The US National Security Agency has a new general counsel in April Falcon Doss, a past lawyer at the NSA and former chair of the cybersecurity and privacy practice at Saul Ewing Arnstein & Lehr.
She spent over a dozen years at the NSA before leaving in 2016 to join Saul Ewing. Doss was also special counsel to the US Senate Intelligence Committee when it was investigating allegations of Russian interference in the 2016 presidential election.
Doss started her new job May 23, an NSA spokesperson said. She took over from acting general counsel Ariane Cerlenko, who held the role since January 2021.
The NSA, based in Fort Meade, Md., is a spy agency known for its secrecy and technical expertise. Part of the Department of Defense, the agency provides intelligence support to military operations around the world, according to the NSA website.
Cerlenko has returned to her prior position as principal deputy general counsel at the NSA. She was temporarily elevated to general counsel after Michael Ellis vacated the role more than a year ago after President Joe Biden placed him on administrative leave.
Former President Donald Trump appointed Ellis following his loss in the 2020 presidential election. A one-time aide to former Rep. Devin Nunes (R-Calif.), who is now CEO of Trump’s new media company, Ellis drew scrutiny over his alleged partisan ties.
The Department of Defense’s inspector general released a report in October that found the NSA’s leadership acted appropriately in suspending Ellis over two alleged “security incidents” involving classified documents. The report found no wrongdoing related to Ellis’ appointment as general counsel.
Rumble Inc., a video sharing and streaming platform that has a partnership with Trump’s social media service Truth Social, named Ellis general counsel in December.

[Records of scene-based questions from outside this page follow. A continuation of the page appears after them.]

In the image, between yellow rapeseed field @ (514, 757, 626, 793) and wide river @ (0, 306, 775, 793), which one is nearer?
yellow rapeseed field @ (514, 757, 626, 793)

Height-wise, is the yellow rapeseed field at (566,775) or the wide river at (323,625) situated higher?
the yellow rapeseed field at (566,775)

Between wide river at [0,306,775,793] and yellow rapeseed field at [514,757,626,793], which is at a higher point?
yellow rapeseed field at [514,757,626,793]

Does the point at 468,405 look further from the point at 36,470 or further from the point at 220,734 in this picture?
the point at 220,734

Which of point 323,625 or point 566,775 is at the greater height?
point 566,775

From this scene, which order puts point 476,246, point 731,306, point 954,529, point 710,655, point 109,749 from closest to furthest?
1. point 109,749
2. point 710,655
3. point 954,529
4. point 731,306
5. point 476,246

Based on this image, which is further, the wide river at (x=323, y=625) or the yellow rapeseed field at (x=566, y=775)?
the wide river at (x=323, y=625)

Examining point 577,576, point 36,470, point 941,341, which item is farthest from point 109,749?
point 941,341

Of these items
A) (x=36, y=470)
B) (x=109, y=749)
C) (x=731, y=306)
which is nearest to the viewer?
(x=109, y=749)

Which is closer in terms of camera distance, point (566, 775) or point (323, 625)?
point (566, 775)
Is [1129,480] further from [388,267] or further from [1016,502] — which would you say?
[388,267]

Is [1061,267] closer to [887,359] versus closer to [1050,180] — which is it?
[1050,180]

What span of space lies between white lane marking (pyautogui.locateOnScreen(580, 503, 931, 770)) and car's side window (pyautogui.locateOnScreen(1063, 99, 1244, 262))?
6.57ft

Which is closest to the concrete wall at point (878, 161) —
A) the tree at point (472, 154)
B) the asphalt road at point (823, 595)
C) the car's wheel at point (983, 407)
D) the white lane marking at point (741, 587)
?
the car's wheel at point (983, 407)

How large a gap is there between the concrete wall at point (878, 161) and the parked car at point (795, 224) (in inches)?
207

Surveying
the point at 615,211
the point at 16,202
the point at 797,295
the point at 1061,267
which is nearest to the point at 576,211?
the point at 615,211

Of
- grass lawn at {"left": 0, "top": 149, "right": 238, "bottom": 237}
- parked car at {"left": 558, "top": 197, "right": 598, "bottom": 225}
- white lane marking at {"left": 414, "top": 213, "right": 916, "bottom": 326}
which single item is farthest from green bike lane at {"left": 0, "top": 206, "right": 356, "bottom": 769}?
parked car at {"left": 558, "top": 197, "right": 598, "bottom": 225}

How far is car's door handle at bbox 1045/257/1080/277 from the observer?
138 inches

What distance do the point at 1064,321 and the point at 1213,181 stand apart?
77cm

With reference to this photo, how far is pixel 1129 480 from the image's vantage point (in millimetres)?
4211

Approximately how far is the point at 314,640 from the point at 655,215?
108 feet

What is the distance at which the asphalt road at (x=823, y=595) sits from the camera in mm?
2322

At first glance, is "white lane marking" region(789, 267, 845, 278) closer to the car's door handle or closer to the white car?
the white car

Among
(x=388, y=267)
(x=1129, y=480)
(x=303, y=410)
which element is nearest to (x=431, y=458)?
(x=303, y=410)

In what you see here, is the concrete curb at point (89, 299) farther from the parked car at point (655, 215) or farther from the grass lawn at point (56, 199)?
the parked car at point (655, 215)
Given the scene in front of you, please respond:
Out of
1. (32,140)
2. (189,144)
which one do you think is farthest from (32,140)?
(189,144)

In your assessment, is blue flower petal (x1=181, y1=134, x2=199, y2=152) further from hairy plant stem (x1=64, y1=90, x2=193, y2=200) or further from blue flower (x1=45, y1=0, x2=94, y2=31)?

Prior to Ellis, Glenn Gerstell led NSA legal efforts for more than five years. A retired Milbank partner and former head of the law firm’s Washington office, Gerstell retired from the NSA in 2020. He and Doss briefly worked together there.
Doss spent almost 13 years at the NSA, most recently as an associate general counsel for intelligence law, before joining Saul Ewing, according to her new profile page on the agency website.

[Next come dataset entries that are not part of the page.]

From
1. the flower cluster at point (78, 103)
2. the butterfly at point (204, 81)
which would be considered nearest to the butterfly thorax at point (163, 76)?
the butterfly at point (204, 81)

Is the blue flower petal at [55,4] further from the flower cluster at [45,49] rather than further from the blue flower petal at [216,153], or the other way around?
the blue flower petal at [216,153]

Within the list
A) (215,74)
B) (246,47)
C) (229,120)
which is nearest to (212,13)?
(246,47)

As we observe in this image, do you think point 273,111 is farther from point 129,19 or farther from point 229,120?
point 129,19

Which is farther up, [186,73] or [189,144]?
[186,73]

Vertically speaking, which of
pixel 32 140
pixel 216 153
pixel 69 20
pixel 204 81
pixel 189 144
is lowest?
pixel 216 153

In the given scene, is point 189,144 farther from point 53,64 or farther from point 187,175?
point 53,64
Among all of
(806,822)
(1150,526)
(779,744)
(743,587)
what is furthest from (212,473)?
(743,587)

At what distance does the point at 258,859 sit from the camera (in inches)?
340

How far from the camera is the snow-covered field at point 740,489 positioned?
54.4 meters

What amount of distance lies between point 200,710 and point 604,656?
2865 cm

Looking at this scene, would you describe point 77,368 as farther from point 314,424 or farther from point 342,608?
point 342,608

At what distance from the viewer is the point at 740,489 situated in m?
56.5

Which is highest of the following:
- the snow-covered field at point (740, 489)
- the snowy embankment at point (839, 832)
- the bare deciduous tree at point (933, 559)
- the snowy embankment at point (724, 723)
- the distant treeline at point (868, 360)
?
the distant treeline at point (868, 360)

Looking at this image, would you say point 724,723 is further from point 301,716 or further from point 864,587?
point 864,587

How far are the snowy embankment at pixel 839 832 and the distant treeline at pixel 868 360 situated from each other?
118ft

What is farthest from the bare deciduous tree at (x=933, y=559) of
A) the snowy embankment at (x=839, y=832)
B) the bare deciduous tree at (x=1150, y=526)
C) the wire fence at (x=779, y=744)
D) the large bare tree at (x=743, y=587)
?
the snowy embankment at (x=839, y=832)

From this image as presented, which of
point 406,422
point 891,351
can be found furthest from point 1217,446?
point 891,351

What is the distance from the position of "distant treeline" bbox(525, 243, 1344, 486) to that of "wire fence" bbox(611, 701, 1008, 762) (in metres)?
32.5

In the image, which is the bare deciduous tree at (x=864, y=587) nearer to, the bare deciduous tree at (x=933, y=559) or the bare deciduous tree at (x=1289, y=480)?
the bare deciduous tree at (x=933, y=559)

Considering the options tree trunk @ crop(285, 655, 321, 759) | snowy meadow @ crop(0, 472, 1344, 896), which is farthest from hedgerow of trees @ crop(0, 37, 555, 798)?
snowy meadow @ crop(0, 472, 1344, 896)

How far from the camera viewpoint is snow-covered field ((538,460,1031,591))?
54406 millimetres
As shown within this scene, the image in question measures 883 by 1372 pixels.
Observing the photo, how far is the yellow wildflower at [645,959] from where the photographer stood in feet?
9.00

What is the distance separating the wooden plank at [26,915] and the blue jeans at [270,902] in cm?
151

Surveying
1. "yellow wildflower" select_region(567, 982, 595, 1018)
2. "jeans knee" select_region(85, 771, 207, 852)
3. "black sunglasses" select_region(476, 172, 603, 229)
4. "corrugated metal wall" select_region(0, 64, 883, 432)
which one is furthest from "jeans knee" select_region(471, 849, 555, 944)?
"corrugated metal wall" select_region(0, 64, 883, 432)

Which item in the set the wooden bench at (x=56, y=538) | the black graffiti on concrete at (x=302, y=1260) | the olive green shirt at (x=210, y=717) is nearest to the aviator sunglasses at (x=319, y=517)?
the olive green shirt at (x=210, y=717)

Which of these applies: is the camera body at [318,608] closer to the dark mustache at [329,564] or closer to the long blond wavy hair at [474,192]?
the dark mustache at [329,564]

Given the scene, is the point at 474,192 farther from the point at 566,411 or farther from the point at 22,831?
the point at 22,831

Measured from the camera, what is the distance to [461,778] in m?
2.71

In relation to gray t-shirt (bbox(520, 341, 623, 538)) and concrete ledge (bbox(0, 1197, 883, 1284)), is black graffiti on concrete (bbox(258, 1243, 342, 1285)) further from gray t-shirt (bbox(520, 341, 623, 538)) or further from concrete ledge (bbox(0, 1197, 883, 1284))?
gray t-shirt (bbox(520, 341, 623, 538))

She took her Senate post the year after she joined the firm. After a year in that role working for the Intelligence Committee’s Democratic members, Doss returned to Saul Ewing in May 2018 as a partner in Baltimore and Washington.
In March 2021, Doss left Saul Ewing again to doss/”>become executive director of the Georgetown University Law Center’s Institute for Technology Law and Policy.
Doss has now left the school due to her new role at the NSA, Julie Cohen, a law and technology professor at Georgetown, said in an email.